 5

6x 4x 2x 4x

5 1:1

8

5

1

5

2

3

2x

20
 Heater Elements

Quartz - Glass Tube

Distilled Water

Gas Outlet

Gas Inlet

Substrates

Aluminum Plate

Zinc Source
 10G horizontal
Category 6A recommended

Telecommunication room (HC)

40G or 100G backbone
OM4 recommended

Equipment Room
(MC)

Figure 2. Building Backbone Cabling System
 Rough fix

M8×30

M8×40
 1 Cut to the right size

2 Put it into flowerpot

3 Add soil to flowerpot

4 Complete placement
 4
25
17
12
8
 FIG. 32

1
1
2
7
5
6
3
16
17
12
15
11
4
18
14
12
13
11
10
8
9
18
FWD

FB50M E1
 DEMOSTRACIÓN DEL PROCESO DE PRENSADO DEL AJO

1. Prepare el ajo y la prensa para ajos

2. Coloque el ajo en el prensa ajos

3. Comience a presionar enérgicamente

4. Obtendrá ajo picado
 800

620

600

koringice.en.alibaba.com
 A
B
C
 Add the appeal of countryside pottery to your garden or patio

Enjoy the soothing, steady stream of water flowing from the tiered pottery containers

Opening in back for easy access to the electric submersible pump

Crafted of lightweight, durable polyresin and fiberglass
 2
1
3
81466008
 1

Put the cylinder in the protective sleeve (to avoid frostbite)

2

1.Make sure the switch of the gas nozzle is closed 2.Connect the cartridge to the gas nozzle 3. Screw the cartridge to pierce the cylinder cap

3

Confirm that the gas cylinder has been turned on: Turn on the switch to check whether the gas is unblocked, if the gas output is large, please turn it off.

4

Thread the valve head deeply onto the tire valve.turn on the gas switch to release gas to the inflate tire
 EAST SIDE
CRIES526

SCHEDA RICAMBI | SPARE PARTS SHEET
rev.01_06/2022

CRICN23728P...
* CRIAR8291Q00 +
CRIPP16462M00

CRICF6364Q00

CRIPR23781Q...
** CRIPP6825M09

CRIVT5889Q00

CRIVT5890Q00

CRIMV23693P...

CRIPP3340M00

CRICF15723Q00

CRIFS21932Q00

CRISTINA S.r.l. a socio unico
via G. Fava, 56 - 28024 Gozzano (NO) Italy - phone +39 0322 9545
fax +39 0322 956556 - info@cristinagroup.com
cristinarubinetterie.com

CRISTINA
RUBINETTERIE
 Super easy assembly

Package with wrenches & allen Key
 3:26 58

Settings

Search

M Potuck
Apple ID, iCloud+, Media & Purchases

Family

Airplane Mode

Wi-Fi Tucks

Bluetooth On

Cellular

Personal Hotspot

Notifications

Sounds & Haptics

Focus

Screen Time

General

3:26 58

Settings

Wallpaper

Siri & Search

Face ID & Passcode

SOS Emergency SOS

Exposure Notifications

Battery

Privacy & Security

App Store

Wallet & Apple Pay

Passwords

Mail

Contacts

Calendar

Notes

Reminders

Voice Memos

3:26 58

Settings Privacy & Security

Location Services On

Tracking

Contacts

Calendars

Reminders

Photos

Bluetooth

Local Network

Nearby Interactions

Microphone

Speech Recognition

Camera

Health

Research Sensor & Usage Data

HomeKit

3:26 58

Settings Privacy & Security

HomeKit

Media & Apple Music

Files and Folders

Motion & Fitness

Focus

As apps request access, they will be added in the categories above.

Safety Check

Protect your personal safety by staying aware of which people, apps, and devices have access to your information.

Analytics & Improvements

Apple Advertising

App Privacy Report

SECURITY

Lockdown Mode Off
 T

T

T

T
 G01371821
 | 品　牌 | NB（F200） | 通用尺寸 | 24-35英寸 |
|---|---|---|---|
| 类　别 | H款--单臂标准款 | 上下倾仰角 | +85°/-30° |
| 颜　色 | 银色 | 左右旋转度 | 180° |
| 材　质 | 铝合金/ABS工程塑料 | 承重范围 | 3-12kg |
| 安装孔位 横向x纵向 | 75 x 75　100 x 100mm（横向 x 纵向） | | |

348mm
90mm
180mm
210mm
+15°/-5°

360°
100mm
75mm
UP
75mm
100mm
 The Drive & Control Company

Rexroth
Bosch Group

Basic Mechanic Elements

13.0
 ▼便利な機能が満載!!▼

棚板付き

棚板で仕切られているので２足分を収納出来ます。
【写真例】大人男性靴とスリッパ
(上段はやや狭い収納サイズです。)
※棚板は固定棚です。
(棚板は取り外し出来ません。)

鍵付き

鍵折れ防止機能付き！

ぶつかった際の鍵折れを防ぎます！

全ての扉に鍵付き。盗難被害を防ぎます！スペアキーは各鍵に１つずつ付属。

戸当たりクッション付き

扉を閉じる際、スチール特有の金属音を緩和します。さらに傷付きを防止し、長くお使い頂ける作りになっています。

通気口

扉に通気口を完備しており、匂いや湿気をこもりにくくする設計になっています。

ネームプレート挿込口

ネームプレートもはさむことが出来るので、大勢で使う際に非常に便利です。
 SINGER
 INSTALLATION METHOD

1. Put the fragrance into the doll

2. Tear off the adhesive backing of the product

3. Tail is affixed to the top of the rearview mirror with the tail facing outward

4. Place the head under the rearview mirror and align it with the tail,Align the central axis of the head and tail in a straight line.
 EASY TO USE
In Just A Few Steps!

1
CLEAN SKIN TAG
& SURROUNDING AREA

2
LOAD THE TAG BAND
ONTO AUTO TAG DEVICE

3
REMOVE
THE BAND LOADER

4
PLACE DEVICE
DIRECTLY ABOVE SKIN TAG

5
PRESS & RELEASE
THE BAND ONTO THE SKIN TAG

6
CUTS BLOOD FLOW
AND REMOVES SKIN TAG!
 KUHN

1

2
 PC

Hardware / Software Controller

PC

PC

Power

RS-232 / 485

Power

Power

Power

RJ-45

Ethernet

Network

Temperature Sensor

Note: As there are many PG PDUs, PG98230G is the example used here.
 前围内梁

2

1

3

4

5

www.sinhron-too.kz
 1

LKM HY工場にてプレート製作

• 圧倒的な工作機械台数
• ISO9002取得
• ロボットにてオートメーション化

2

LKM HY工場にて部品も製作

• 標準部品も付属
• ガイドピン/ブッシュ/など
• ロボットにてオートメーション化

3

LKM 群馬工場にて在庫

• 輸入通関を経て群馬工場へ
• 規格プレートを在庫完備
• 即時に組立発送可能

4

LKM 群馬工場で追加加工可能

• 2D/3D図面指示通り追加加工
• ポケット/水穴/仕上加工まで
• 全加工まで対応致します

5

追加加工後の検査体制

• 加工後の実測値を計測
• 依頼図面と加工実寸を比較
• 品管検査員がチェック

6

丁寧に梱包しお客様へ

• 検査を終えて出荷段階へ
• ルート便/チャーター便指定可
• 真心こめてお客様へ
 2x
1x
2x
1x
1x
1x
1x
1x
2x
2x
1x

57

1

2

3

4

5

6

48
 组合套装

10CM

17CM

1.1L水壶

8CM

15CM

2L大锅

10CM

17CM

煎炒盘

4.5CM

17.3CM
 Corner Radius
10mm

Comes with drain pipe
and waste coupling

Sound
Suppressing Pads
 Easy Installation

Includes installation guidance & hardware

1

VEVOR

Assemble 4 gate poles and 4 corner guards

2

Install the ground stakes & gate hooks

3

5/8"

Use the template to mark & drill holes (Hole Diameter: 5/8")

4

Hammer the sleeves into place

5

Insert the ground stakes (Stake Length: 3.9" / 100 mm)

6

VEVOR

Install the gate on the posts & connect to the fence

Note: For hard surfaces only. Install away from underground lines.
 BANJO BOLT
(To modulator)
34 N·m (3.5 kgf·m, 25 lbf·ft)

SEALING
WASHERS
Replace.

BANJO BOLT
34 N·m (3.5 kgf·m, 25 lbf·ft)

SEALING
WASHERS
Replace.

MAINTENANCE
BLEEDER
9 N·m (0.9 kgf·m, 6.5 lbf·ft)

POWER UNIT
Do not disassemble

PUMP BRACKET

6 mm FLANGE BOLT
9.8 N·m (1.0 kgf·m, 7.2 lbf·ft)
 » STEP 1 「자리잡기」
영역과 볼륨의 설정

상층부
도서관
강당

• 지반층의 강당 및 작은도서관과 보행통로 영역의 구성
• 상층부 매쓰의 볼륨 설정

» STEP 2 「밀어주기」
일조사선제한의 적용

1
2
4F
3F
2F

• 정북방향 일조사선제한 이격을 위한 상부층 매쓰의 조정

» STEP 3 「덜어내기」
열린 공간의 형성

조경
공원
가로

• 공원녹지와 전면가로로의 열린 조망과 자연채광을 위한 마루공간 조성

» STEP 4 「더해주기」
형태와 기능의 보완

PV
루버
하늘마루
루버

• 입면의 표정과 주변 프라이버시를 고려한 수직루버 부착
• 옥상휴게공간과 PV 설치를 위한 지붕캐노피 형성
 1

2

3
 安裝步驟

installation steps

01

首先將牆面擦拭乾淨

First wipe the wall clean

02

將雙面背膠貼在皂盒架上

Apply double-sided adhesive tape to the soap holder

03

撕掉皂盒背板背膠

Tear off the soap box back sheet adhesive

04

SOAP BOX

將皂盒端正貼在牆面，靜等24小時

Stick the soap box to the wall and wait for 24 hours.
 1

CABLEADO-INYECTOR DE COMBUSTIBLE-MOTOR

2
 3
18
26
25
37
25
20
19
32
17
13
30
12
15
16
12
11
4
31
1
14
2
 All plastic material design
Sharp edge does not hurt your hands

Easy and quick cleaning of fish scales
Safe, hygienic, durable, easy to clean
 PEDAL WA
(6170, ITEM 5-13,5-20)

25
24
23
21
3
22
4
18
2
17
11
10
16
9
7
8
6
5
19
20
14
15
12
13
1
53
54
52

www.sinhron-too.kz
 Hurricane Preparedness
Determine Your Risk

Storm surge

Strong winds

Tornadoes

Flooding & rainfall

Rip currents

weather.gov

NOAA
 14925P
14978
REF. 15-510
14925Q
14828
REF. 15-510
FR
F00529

▶ _Exercise description_
Reproduce the entries above exactly, but only the lines between the line holding "將皂盒端正貼在牆面，靜等24小時" and the line holding "Easy and quick cleaning of fish scales", inclusive.

▶ _Output_
將皂盒端正貼在牆面，靜等24小時

Stick the soap box to the wall and wait for 24 hours.
 1

CABLEADO-INYECTOR DE COMBUSTIBLE-MOTOR

2
 3
18
26
25
37
25
20
19
32
17
13
30
12
15
16
12
11
4
31
1
14
2
 All plastic material design
Sharp edge does not hurt your hands

Easy and quick cleaning of fish scales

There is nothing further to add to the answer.